The authors declare that the research was conducted in the absence of any commercial or financial relationships that could be construed as a potential conflict of interest.

Figures

**FIGURE 1**
A general sketch of Target-Pathogen integrated with LigQ pipeline. Structural druggability and metabolic analyses are integrated with available experimental data and *in silico* analysis data. After all, data is integrated into Target-Pathogen, a user-designed scoring function is used to weight different features to obtain a ranked list of candidate drug targets. Once the target is selected, LigQ pipeline finds all known binders of similar proteins in the PDB and ChEMBL. Target and putative binders can be used in further molecular docking assays.

**FIGURE 2**
Potential druggable targets and putative lead compounds to combat *Bartonella bacilliformis*. **(A)** Dihydrofolate reductase (FolA) structure. Crystallographic structure and a set of attractive features for target prioritization are shown. **(B)** Number of proteins in *Bartonella bacilliformis* genome with desirable properties for drug targets. Different filters are sequentially applied to obtain a shortlist of druggable, essential, and low identities with proteins in the human genome. The last filter is applied to get the list of proteins with putative binders. **(C)** Seed Compounds for *Bartonella bacilliformis*. Venn diagram of the number of seed compounds corresponding to different sets. Binders are classified into two seed groups. Seed II are those drugs that bind any protein that harbor the same Pfam domains with Bb proteins and have been co-crystallized with such proteins in the PDB. Seed IV is the set of drugs that bind any protein that shares Pfam domains with *Bartonella bacilliformis* proteins and was reported as active in Chembl. **(D)** Number of proteins in the *Bartonella bacilliformis* genome for which a ligand can be predicted. The top panel corresponds to drugs in Seed II. The bottom panel corresponds to drugs in Seed IV.

**FIGURE 3**
Potential druggable targets and putative lead compounds to combat *Mycobacterium tuberculosis*. **(A)** Inositol-3-phosphate synthase (Ino1) structure. Crystallographic structure and a set of attractive features for target prioritization are shown. **(B)** Number of proteins in *Mycobacterium tuberculosis* genome with desirable properties for drug targets. Different filters are sequentially applied to obtain a shortlist of druggable, essential, and low identities with proteins in the human genome.
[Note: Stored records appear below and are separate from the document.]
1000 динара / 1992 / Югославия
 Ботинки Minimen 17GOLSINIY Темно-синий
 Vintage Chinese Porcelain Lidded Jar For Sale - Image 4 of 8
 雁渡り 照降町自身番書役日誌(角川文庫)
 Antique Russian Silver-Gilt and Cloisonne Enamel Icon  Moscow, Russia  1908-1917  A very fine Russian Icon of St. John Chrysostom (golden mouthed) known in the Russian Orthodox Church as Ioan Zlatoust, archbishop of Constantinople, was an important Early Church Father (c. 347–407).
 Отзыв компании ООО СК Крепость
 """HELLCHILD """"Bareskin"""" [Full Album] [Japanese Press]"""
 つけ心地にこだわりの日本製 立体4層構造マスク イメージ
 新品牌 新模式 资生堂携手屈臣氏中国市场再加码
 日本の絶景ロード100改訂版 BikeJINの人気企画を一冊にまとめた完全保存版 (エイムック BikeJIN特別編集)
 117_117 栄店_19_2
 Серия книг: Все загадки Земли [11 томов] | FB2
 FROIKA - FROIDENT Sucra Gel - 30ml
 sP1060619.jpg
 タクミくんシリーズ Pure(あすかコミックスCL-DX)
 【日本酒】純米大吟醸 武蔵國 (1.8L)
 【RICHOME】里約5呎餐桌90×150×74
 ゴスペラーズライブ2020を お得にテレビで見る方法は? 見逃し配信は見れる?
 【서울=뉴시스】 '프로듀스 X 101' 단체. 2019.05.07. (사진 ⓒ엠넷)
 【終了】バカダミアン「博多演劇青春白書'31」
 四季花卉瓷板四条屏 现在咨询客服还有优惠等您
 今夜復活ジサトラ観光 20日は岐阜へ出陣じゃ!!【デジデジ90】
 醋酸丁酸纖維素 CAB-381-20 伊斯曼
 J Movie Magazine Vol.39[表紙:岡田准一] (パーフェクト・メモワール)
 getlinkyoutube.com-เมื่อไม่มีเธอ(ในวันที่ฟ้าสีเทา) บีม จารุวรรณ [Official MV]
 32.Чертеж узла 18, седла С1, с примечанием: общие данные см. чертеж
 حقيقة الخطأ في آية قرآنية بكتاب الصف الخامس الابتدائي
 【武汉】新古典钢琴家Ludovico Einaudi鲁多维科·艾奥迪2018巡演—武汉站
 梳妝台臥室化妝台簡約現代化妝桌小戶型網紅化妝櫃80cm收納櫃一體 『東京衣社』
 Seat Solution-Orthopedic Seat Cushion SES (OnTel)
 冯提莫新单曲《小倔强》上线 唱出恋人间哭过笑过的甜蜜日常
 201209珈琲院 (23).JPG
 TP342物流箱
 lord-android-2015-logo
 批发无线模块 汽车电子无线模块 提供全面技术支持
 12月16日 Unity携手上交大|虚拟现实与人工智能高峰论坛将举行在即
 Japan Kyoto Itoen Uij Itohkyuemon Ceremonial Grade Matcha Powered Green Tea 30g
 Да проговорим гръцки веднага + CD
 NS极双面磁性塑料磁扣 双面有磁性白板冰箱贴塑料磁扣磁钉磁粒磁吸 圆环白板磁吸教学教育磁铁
The last filter is applied to get the list of proteins with putative binders **(C)** Seed Compounds for *Mycobacterium tuberculosis*. Venn diagram of the number of seed compounds corresponding to different sets. Binders are classified in groups according to the degree of protein similarity [starting from high identity >60% homologs to binders to the same domain in PFAM (Mistry et al., 2020)] and available information (such as the structure of the protein-ligand complex) in different databases such as Protein Data Bank (PDB), Pfam, ChEMBL (EMBL-EBI). Venn diagram of the number of seed compounds corresponding to different sets. Binders are classified into two seed groups. Seed I and III are obtained through the direct search of the protein of interest by its corresponding identifier (ID) for each base and ChEMBL. Seed II are those drugs that bind any protein that harbor the same Pfam domains with Bb proteins and have been co-crystallized with such proteins in the PDB. Seed IV is the set of drugs that bind any protein that shares Pfam domains with *Mycobacterium proteins* and was reported as active in Chembl. **(D)** Number of proteins in the *Mycobacterium tuberculosis* genome for which a ligand can be predicted. The top panel corresponds to drugs in Seed II. The bottom panel corresponds to drugs in Seed IV.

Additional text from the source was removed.